Aim - From the forum post about using OpenNLP on Android, output the passage from "Reputation: 498" to "with no issues." word for word.

Reputation: 498
I'm designing an Android application that would rely heavily on natural language processing for its purposes. I selected OpenNLP since it seems to offer what I need to offer, made a few classes to encapsulate tokenization, pos tagging, etc, and tested them out in a standard java setting with no issues.
My problem seems to be with the Android File system. OpenNLP calls for a training file to initialize the data model behind each class. However, the constructors for these classes seem to take in a very specific InputStream
, as when I manage to successfully reference these files, I either get an error about the access permissions (I've added permissions for reading and writing from/to external storage), or an error stating that "The profile data stream has an invalid format!"
I'm at a loss, as using the standard input stream methods provided by the Android context class doesn't work as the provided input streams are of an invalid format, and attempting to manually access the files using my own input streams brings up permission problems. I've even tried loading the files at run time from the res folder into another file, and then re loading it using a normal FileInputStream
, but this once again brings me to the invalid format problem.

Data -
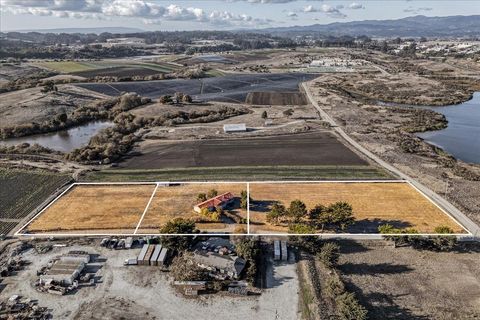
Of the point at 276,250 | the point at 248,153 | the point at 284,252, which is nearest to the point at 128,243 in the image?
the point at 276,250

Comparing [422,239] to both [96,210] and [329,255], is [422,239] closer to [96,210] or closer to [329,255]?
[329,255]

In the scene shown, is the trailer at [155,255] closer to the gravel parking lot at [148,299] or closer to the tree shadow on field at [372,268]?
the gravel parking lot at [148,299]

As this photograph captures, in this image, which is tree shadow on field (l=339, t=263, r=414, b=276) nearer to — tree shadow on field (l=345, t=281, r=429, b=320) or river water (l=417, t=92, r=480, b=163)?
tree shadow on field (l=345, t=281, r=429, b=320)

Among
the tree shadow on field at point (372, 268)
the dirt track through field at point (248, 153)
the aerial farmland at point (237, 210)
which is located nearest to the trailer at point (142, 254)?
the aerial farmland at point (237, 210)

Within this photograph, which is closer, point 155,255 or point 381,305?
point 381,305

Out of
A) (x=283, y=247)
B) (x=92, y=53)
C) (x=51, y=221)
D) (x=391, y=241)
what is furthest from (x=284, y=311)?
(x=92, y=53)

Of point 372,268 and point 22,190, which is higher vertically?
point 22,190
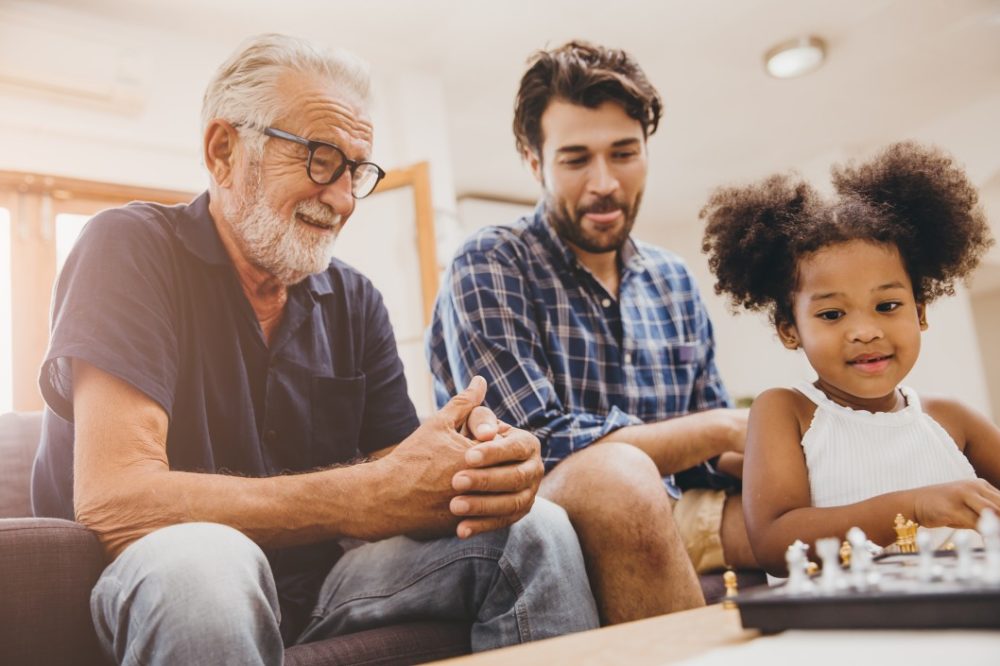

Result of this task -
Reputation: 498
I'm designing an Android application that would rely heavily on natural language processing for its purposes. I selected OpenNLP since it seems to offer what I need to offer, made a few classes to encapsulate tokenization, pos tagging, etc, and tested them out in a standard java setting with no issues.